6. Depois da desastrada prestação no FC Porto-Sporting da última jornada, Lucílio Baptista reapareceu para o Benfica-Boavista e com uma irresistível tendência para só ver faltas para um dos lados. Constatei, curiosamente, que a sua nomeação não deu motivo a quaisquer críticas nem comentários. Nem sequer ouvi o sr. Veiga a falar na jarra ou nos árbitros envolvidos no Apito Dourado. Deve ter sido esquecimento...

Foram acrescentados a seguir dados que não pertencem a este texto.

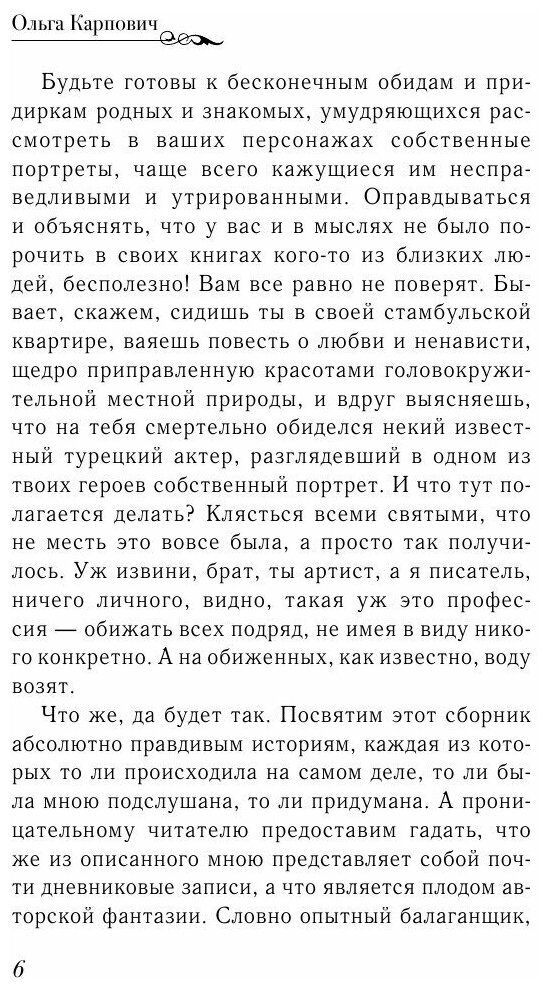 Ольга Карпович

Будьте готовы к бесконечным обидам и придиркам родных и знакомых, умудряющихся рассмотреть в ваших персонажах собственные портреты, чаще всего кажущиеся им несправедливыми и утрированными. Оправдываться и объяснять, что у вас и в мыслях не было порочить в своих книгах кого-то из близких людей, бесполезно! Вам все равно не поверят. Бывает, скажем, сидишь ты в своей стамбульской квартире, ваяешь повесть о любви и ненависти, щедро приправленную красотами головокружительной местной природы, и вдруг выясняешь, что на тебя смертельно обиделся некий известный турецкий актер, разглядевший в одном из твоих героев собственный портрет. И что тут полагается делать? Клясться всеми святыми, что не месть это вовсе была, а просто так получилось. Уж извини, брат, ты артист, а я писатель, ничего личного, видно, такая уж это профессия — обижать всех подряд, не имея в виду никого конкретно. А на обиженных, как известно, воду возят.

Что же, да будет так. Посвятим этот сборник абсолютно правдивым историям, каждая из которых то ли происходила на самом деле, то ли была мною подслушана, то ли придумана. А проницательному читателю предоставим гадать, что же из описанного мною представляет собой почти дневниковые записи, а что является плодом авторской фантазии. Словно опытный балаганщик,

6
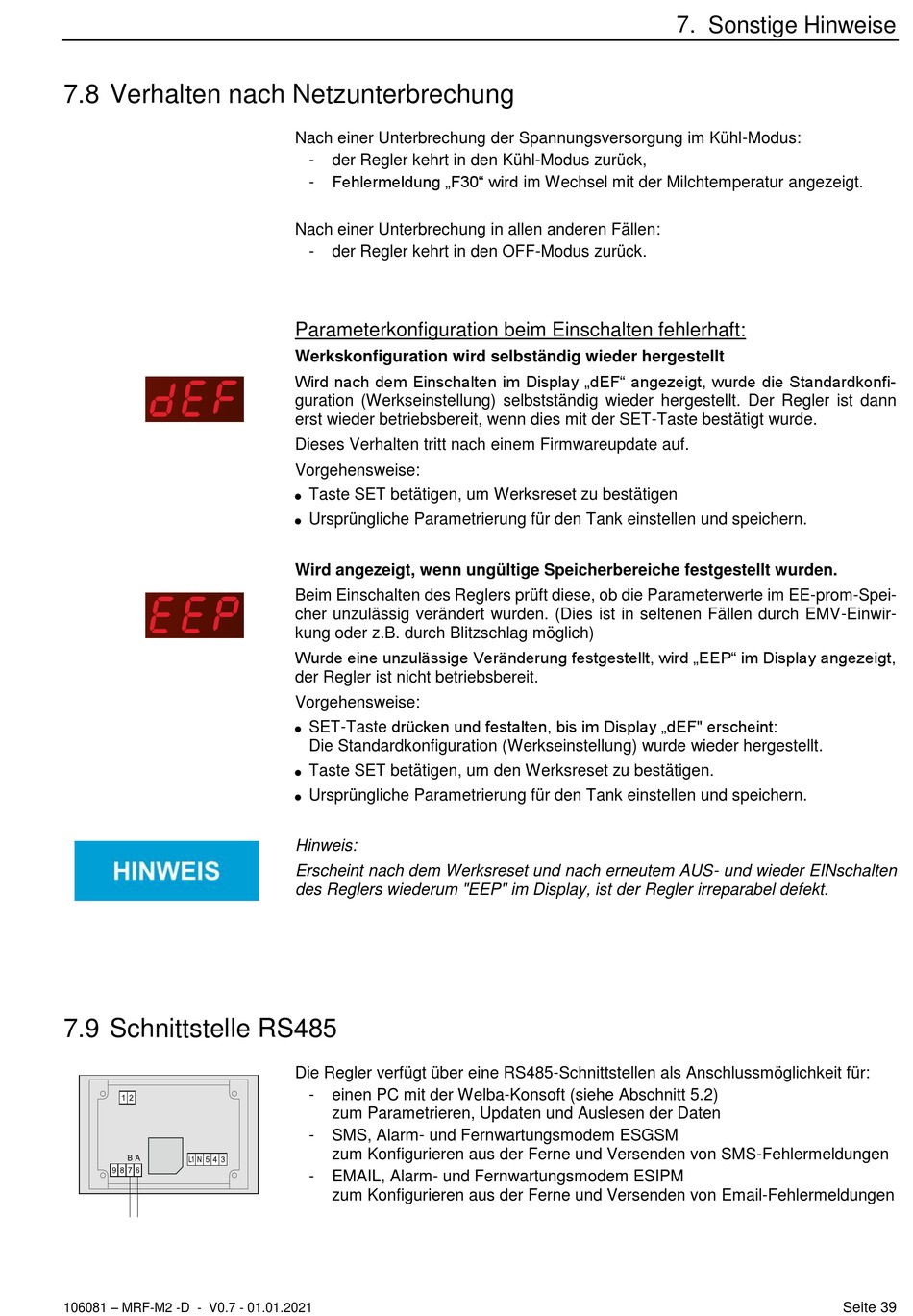 7. Sonstige Hinweise

7.8 Verhalten nach Netzunterbrechung

Nach einer Unterbrechung der Spannungsversorgung im Kühl-Modus:
- der Regler kehrt in den Kühl-Modus zurück,
- Fehlermeldung „F30“ wird im Wechsel mit der Milchtemperatur angezeigt.

Nach einer Unterbrechung in allen anderen Fällen:
- der Regler kehrt in den OFF-Modus zurück.

Parameterkonfiguration beim Einschalten fehlerhaft:
Werkskonfiguration wird selbständig wieder hergestellt

dEF

Wird nach dem Einschalten im Display „dEF“ angezeigt, wurde die Standardkonfiguration (Werkseinstellung) selbstständig wieder hergestellt. Der Regler ist dann erst wieder betriebsbereit, wenn dies mit der SET-Taste bestätigt wurde.
Dieses Verhalten tritt nach einem Firmwareupdate auf.
Vorgehensweise:
• Taste SET betätigen, um Werksreset zu bestätigen
• Ursprüngliche Parametrierung für den Tank einstellen und speichern.

Wird angezeigt, wenn ungültige Speicherbereiche festgestellt wurden.

EEP

Beim Einschalten des Reglers prüft diese, ob die Parameterwerte im EE-prom-Speicher unzulässig verändert wurden. (Dies ist in seltenen Fällen durch EMV-Einwirkung oder z.B. durch Blitzschlag möglich)
Wurde eine unzulässige Veränderung festgestellt, wird „EEP“ im Display angezeigt, der Regler ist nicht betriebsbereit.
Vorgehensweise:
• SET-Taste drücken und festalten, bis im Display „dEF" erscheint:
Die Standardkonfiguration (Werkseinstellung) wurde wieder hergestellt.
• Taste SET betätigen, um den Werksreset zu bestätigen.
• Ursprüngliche Parametrierung für den Tank einstellen und speichern.

HINWEIS

Hinweis:
Erscheint nach dem Werksreset und nach erneutem AUS- und wieder EINschalten des Reglers wiederum "EEP" im Display, ist der Regler irreparabel defekt.

7.9 Schnittstelle RS485

1 2
B A
9 8 7 6
L1 N 5 4 3

Die Regler verfügt über eine RS485-Schnittstellen als Anschlussmöglichkeit für:
- einen PC mit der Welba-Konsoft (siehe Abschnitt 5.2)
zum Parametrieren, Updaten und Auslesen der Daten
- SMS, Alarm- und Fernwartungsmodem ESGSM
zum Konfigurieren aus der Ferne und Versenden von SMS-Fehlermeldungen
- EMAIL, Alarm- und Fernwartungsmodem ESIPM
zum Konfigurieren aus der Ferne und Versenden von Email-Fehlermeldungen

106081 – MRF-M2 -D - V0.7 - 01.01.2021

Seite 39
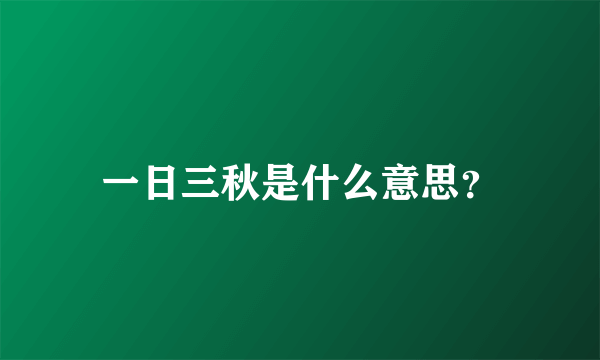 一日三秋是什么意思?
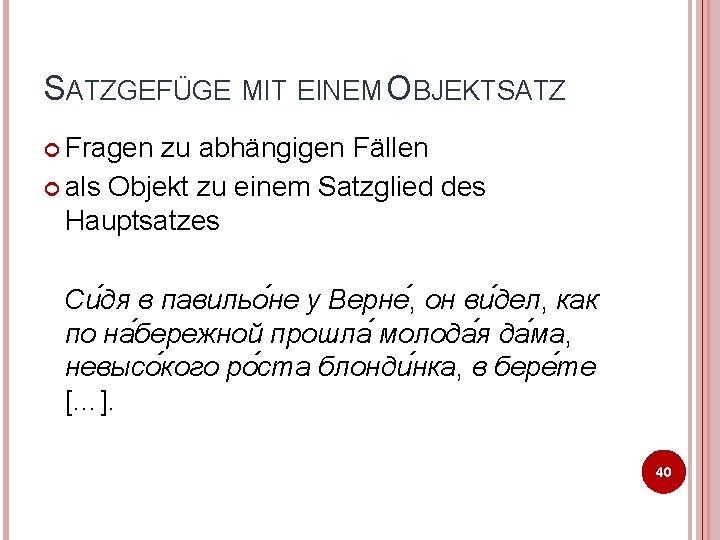 SATZGEFÜGE MIT EINEM OBJEKTSATZ

• Fragen zu abhängigen Fällen
• als Objekt zu einem Satzglied des Hauptsatzes

Си́дя в павильо́не у Верне́, он ви́дел, как по на́бережной прошла́ молода́я да́ма, невысо́кого ро́ста блонди́нка, в бере́те [...].

40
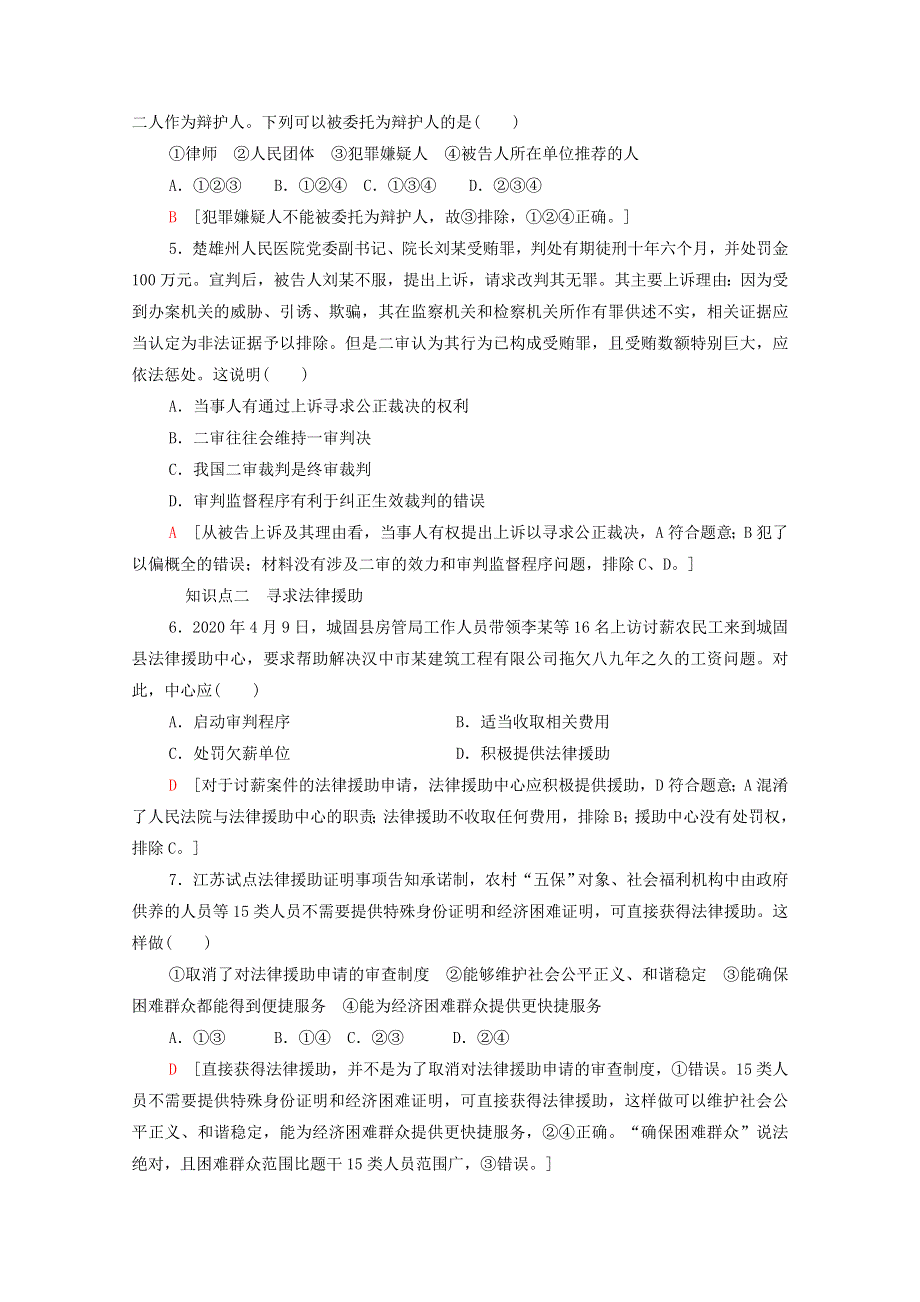 二人作为辩护人。下列可以被委托为辩护人的是(　　)

①律师　②人民团体　③犯罪嫌疑人　④被告人所在单位推荐的人

A．①②③　　B．①②④　C．①③④　　D．②③④

B [犯罪嫌疑人不能被委托为辩护人，故③排除，①②④正确。]

5．楚雄州人民医院党委副书记、院长刘某受贿罪，判处有期徒刑十年六个月，并处罚金100万元。宣判后，被告人刘某不服，提出上诉，请求改判其无罪。其主要上诉理由：因为受到办案机关的威胁、引诱、欺骗，其在监察机关和检察机关所作有罪供述不实，相关证据应当认定为非法证据予以排除。但是二审认为其行为已构成受贿罪，且受贿数额特别巨大，应依法惩处。这说明(　　)

A．当事人有通过上诉寻求公正裁决的权利

B．二审往往会维持一审判决

C．我国二审裁判是终审裁判

D．审判监督程序有利于纠正生效裁判的错误

A [从被告上诉及其理由看，当事人有权提出上诉以寻求公正裁决，A符合题意；B犯了以偏概全的错误；材料没有涉及二审的效力和审判监督程序问题，排除C、D。]

知识点二　寻求法律援助

6．2020年4月9日，城固县房管局工作人员带领李某等16名上访讨薪农民工来到城固县法律援助中心，要求帮助解决汉中市某建筑工程有限公司拖欠八九年之久的工资问题。对此，中心应(　　)

A．启动审判程序　　B．适当收取相关费用

C．处罚欠薪单位　　D．积极提供法律援助

D [对于讨薪案件的法律援助申请，法律援助中心应积极提供援助，D符合题意；A混淆了人民法院与法律援助中心的职责；法律援助不收取任何费用，排除B；援助中心没有处罚权，排除C。]

7．江苏试点法律援助证明事项告知承诺制，农村“五保”对象、社会福利机构中由政府供养的人员等15类人员不需要提供特殊身份证明和经济困难证明，可直接获得法律援助。这样做(　　)

①取消了对法律援助申请的审查制度　②能够维护社会公平正义、和谐稳定　③能确保困难群众都能得到便捷服务　④能为经济困难群众提供更快捷服务

A．①③　　B．①④　C．②③　　D．②④

D [直接获得法律援助，并不是为了取消对法律援助申请的审查制度，①错误。15类人员不需要提供特殊身份证明和经济困难证明，可直接获得法律援助，这样做可以维护社会公平正义、和谐稳定，能为经济困难群众提供更快捷服务，②④正确。“确保困难群众”说法绝对，且困难群众范围比题干15类人员范围广，③错误。]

7. Luiz Filipe Scolari é um homem de fé e um homem de sorte, como conheci raros na vida. Não sei se foi a fé na Senhora de Fátima ou a sorte que o persegue que mais uma vez o cumularam de benesses com o sorteio para o Mundial. Sei que melhor era impossível. Para que a sorte fosse completa só era preciso que Vítor Baía não continuasse, semana após semana, do tapete do Dragão ao lamaçal de Bratislava, a demonstrar que não há melhor guarda-redes que ele em Portugal. E que Ricardo Quaresma não continuasse também a insistir em mostrar que actualmente é talvez o jogador português em melhor forma e o mais útil a uma equipa. Para que alguns de nós (também portugueses, se não se importam...) não ficássemos a pensar que, com eles, a Selecção do Sul de Portugal e Comunidades Emigrantes se poderia tornar finalmente a Selecção de Todos Nós.»